BAE Systems (LSE:BA.) shares are among the biggest winners over the past 12 months. The multinational arms, security, and aerospace company has repeatedly backed its growth position amid a highly positive environment for the firm’s operations.
So let’s take a closer look at this weapons producer and see whether it is right for my portfolio.
Outperforming the market
BAE Systems shares are up 77% over two years. That’s phenomenal growth for a £26bn company. So a £500 investment two years ago would be worth around £890 today.
That’s certainly more of a return than I would have been expecting. I can also add dividends to that which would be worth around £50, given the dividend yield would have been closer to 4% at the time of purchase.
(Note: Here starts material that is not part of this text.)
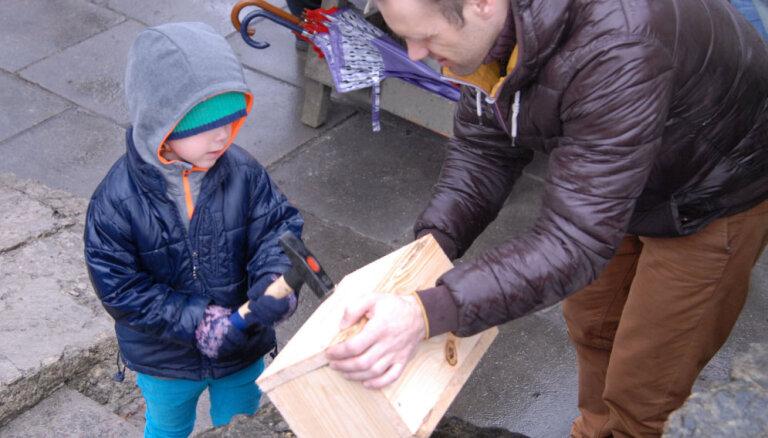 Rīgas zoodārzā varēs izveidot putnu būrīšus
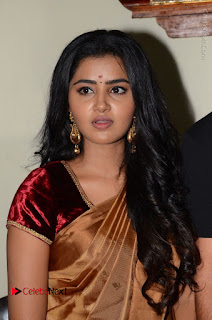 Actress Anupama Parameswaran Stills in Silk Saree with Shatamanam Bhavati Team at Sandhya Theater  0022.JPG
During this time, the FTSE 100 is up around 20% — which is impressive, but it has risen from a low starting point. So it’s clear BAE has outperformed the index by some distance.
What’s behind the surge?
In an update towards the end of 2022, the company said a weaker pound would provide a tailwind for reported annual earnings and sales, adding that it expected more growth in 2023 due to an “elevated threat environment“.
Barclays believes the UK’s largest defence firm can report double-digit earnings per share growth of 12%, compared to 2021, at 53.7p. Analysts at the bank suggest that the order book will have grown by 45% to around £31bn.
Meanwhile, pre-tax earnings could come in around £2.45bn, up from £2.2bn. Revenue is expected to hit £23bn, up from £19.5bn. These figures, if they come to fruition, demonstrate the material impact of a weak pound and increased defence spending.
The strong order book has been reinforced by commitments on defence spending in the UK and elsewhere around the world in the wake of Russia’s invasion of Ukraine. The leader of the opposition, Keir Starmer, has also committed to replenishing the British military should Labour win the next election.
Should I buy BAE Systems stock?
BAE Systems trades with a price-to-earnings (P/E) of 17 and a forward P/E of 15. That’s a little over the index average, but largely reflects the belief that the company will continue to grow over the next decade, amid an increasingly threatening geopolitical environment.
If I was going on fundamentals alone, I would buy this stock. But there are two things that concern me. Firstly, I don’t tend to buy stocks on a bull run — it’s up 42% in 12 months. And secondly, the share price is highly impacted by geopolitical events — such as the US’s flying-object purge.
The share price can jump or fall, more than other stocks, depending on government commentary and narratives. And right now, I don’t like that as it means the stock could become detached from its fundamental data.